Why I Moved From Wordpress to Squarespace

Welcome to robcrawshawphoto.com V2! I've rethought and redesigned the website to be easier to use, better suit my branding and, having taken some advice from a fellow photographer, to work harder for my business.

The Idea

After receiving some welcome feedback and really thinking about the flow and usability of my website, I felt it needed a change. Although it served the purpose faily well and I liked the design for the most part, it had a few areas where I felt it lacked and needed more time, effort and/or money than I was willing to put in.

The idea behind the fresh new look is to make it easier for you to find the information you want quickly and to improve the flow between different areas, allowing you move through the content with relative ease and without having to think too much about where you want to go next. 

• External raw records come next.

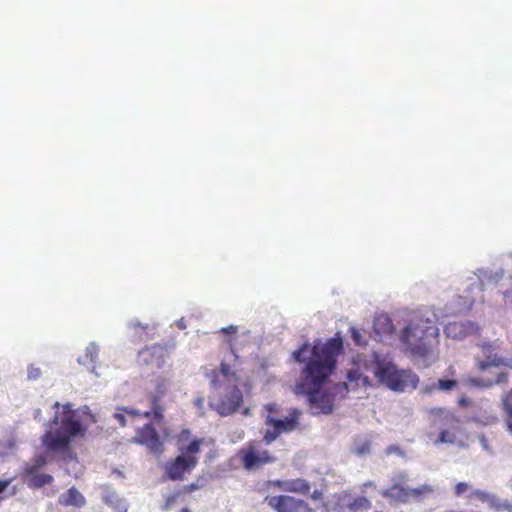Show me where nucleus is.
Listing matches in <instances>:
<instances>
[{
    "mask_svg": "<svg viewBox=\"0 0 512 512\" xmlns=\"http://www.w3.org/2000/svg\"><path fill=\"white\" fill-rule=\"evenodd\" d=\"M374 375L379 382L395 392L415 389L419 383L418 376L412 370H398L391 363H378Z\"/></svg>",
    "mask_w": 512,
    "mask_h": 512,
    "instance_id": "obj_8",
    "label": "nucleus"
},
{
    "mask_svg": "<svg viewBox=\"0 0 512 512\" xmlns=\"http://www.w3.org/2000/svg\"><path fill=\"white\" fill-rule=\"evenodd\" d=\"M203 403H204V400L203 398H198L196 401H195V405L199 408H201L203 406Z\"/></svg>",
    "mask_w": 512,
    "mask_h": 512,
    "instance_id": "obj_48",
    "label": "nucleus"
},
{
    "mask_svg": "<svg viewBox=\"0 0 512 512\" xmlns=\"http://www.w3.org/2000/svg\"><path fill=\"white\" fill-rule=\"evenodd\" d=\"M258 446V442L252 441L239 451L242 466L248 471L258 469L276 460L268 450L259 451Z\"/></svg>",
    "mask_w": 512,
    "mask_h": 512,
    "instance_id": "obj_10",
    "label": "nucleus"
},
{
    "mask_svg": "<svg viewBox=\"0 0 512 512\" xmlns=\"http://www.w3.org/2000/svg\"><path fill=\"white\" fill-rule=\"evenodd\" d=\"M445 334L447 337L453 339H462L466 335V331L464 329V324L459 322H452L446 325Z\"/></svg>",
    "mask_w": 512,
    "mask_h": 512,
    "instance_id": "obj_22",
    "label": "nucleus"
},
{
    "mask_svg": "<svg viewBox=\"0 0 512 512\" xmlns=\"http://www.w3.org/2000/svg\"><path fill=\"white\" fill-rule=\"evenodd\" d=\"M504 299L506 304L512 305V286L504 292Z\"/></svg>",
    "mask_w": 512,
    "mask_h": 512,
    "instance_id": "obj_40",
    "label": "nucleus"
},
{
    "mask_svg": "<svg viewBox=\"0 0 512 512\" xmlns=\"http://www.w3.org/2000/svg\"><path fill=\"white\" fill-rule=\"evenodd\" d=\"M265 410L268 414L265 417L264 424L270 427L266 429L263 435V440L267 445L274 442L280 435L288 434L301 428L300 418L302 411L300 409L291 407L287 409V415L284 417H276L280 413L276 403L265 405Z\"/></svg>",
    "mask_w": 512,
    "mask_h": 512,
    "instance_id": "obj_6",
    "label": "nucleus"
},
{
    "mask_svg": "<svg viewBox=\"0 0 512 512\" xmlns=\"http://www.w3.org/2000/svg\"><path fill=\"white\" fill-rule=\"evenodd\" d=\"M162 397L159 394H151L149 396L151 409H153V419L158 423L164 420L165 406L161 403Z\"/></svg>",
    "mask_w": 512,
    "mask_h": 512,
    "instance_id": "obj_19",
    "label": "nucleus"
},
{
    "mask_svg": "<svg viewBox=\"0 0 512 512\" xmlns=\"http://www.w3.org/2000/svg\"><path fill=\"white\" fill-rule=\"evenodd\" d=\"M456 386H457L456 380L439 379L436 383L432 384L429 388H427V390L428 391H433V390L451 391Z\"/></svg>",
    "mask_w": 512,
    "mask_h": 512,
    "instance_id": "obj_23",
    "label": "nucleus"
},
{
    "mask_svg": "<svg viewBox=\"0 0 512 512\" xmlns=\"http://www.w3.org/2000/svg\"><path fill=\"white\" fill-rule=\"evenodd\" d=\"M251 413V410L250 408H244L242 411H241V414L245 415V416H249Z\"/></svg>",
    "mask_w": 512,
    "mask_h": 512,
    "instance_id": "obj_50",
    "label": "nucleus"
},
{
    "mask_svg": "<svg viewBox=\"0 0 512 512\" xmlns=\"http://www.w3.org/2000/svg\"><path fill=\"white\" fill-rule=\"evenodd\" d=\"M168 384L169 381L166 378H157L155 383V392L153 394H159L160 396H164L168 391Z\"/></svg>",
    "mask_w": 512,
    "mask_h": 512,
    "instance_id": "obj_25",
    "label": "nucleus"
},
{
    "mask_svg": "<svg viewBox=\"0 0 512 512\" xmlns=\"http://www.w3.org/2000/svg\"><path fill=\"white\" fill-rule=\"evenodd\" d=\"M434 492L433 486L429 484H423L416 488H409L408 492V502L414 501H422L428 496H430Z\"/></svg>",
    "mask_w": 512,
    "mask_h": 512,
    "instance_id": "obj_18",
    "label": "nucleus"
},
{
    "mask_svg": "<svg viewBox=\"0 0 512 512\" xmlns=\"http://www.w3.org/2000/svg\"><path fill=\"white\" fill-rule=\"evenodd\" d=\"M352 512H365L371 509L372 502L365 496L350 498L345 504Z\"/></svg>",
    "mask_w": 512,
    "mask_h": 512,
    "instance_id": "obj_16",
    "label": "nucleus"
},
{
    "mask_svg": "<svg viewBox=\"0 0 512 512\" xmlns=\"http://www.w3.org/2000/svg\"><path fill=\"white\" fill-rule=\"evenodd\" d=\"M98 351V346L94 343H90L85 349V354L78 358V362L82 365L95 363L98 356Z\"/></svg>",
    "mask_w": 512,
    "mask_h": 512,
    "instance_id": "obj_21",
    "label": "nucleus"
},
{
    "mask_svg": "<svg viewBox=\"0 0 512 512\" xmlns=\"http://www.w3.org/2000/svg\"><path fill=\"white\" fill-rule=\"evenodd\" d=\"M83 414H85L86 417H88L92 423L96 422L95 416L93 414H91L90 412H83Z\"/></svg>",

More information but no less photos on the new homepage

More information but no less photos on the new homepage

The website will present you with related content to what you are looking at when browsing the main subjects on the website and aims to make you aware of different areas of the website that are available to view no matter which order you view the content in.

Why Squarespace? 

I have enough web development and design experience under my belt to put a website together myself, however, I originally chose a CMS - Wordpress - for my website for the speed, ease and the decent amount of flexibility it offers so that I could make my primary focus my business and my photography. 

Using Wordpress I could have gone in and most likely found the solutions to some of my problems by using various different plugins, tweaks to the backend and the addition of design elements (on top of the others I'd already implemented), however, finding the plugins that work well, comparing them with others, free vs paid, finding and tweaking code to my needs and testing it always took more time than I wanted it to, it wasn't fun and I just wanted it to work. Along with this I just could not find a template I was 100% satisfied with and that could fully achieve what I wanted. Enter Squarespace.  

I had been aware of Squarespace for a long while now but had cast it aside due to concerns about the higher price of it vs a self hosted Wordpress website. However, I had reached a point and felt like I had to at least try the 2 week trial. It didn't take long to sell it to me, after a couple of hours using it, I had a beautiful website, with the majority of my content transferred from my Wordpress install, which had the same functionality, up and running with little to no hiccups. From this point all I had to do was perfect the design, layout, implement my SEO and I was good to go.

Squarespace uses 'Blocks' that allows you to add specific types of content to your website, these can then be dragged around to your liking

Squarespace uses 'Blocks' that allows you to add specific types of content to your website, these can then be dragged around to your liking

The fact it took me so little time to get to this point, requiring no faffing with different plugins and backend tweaks made it worth the price you paid to me. Squarespace takes care of all the optimisation of images for different screen sizes, reducing loading time, something I really struggled with on Wordpress without destroying my images with compression, all the templates are responsive and work beautifully on mobile and all the other admin like caching, backups and linking up the domain (depending on whether you buy one from them or not). Along with that they have 24/7 support which I haven't had to use but it's nice to know it's there should I need it. The knowledge base and community covers a great number of topics as well which is also very handy. And because there are less variables involved in the Squarespace CMS it's much easier to find the answers you need rather than trauling through different blog/forum posts that all approach a similar thing in a different way.

A couple of other nice little features are focus points for images so that you can have some control over what part of an image is shown, should that image have to be cropped or resized for say, a thumbnail for instance. There is also a code block and the ability to inject code into the header/footer of a page, or site wide, if you want to get technical. 

And did I mention the templates are stunning? I could go on and on but you can find all the features offered on their website.

Final word

All in all, I'd recommend Squarespace to anybody, experienced or beginner website creators alike, it offers a platform which is easy to build on, is more flexible than you may think and that could save you a whole lot of time now and in the future and I think this alone justifies the cost. 

After all, time is money, right? 

Have you used Squarespace or been holding back from? Any questions about it? Do prefer Wordpress or any other CMS for your website? Let me know in the comments!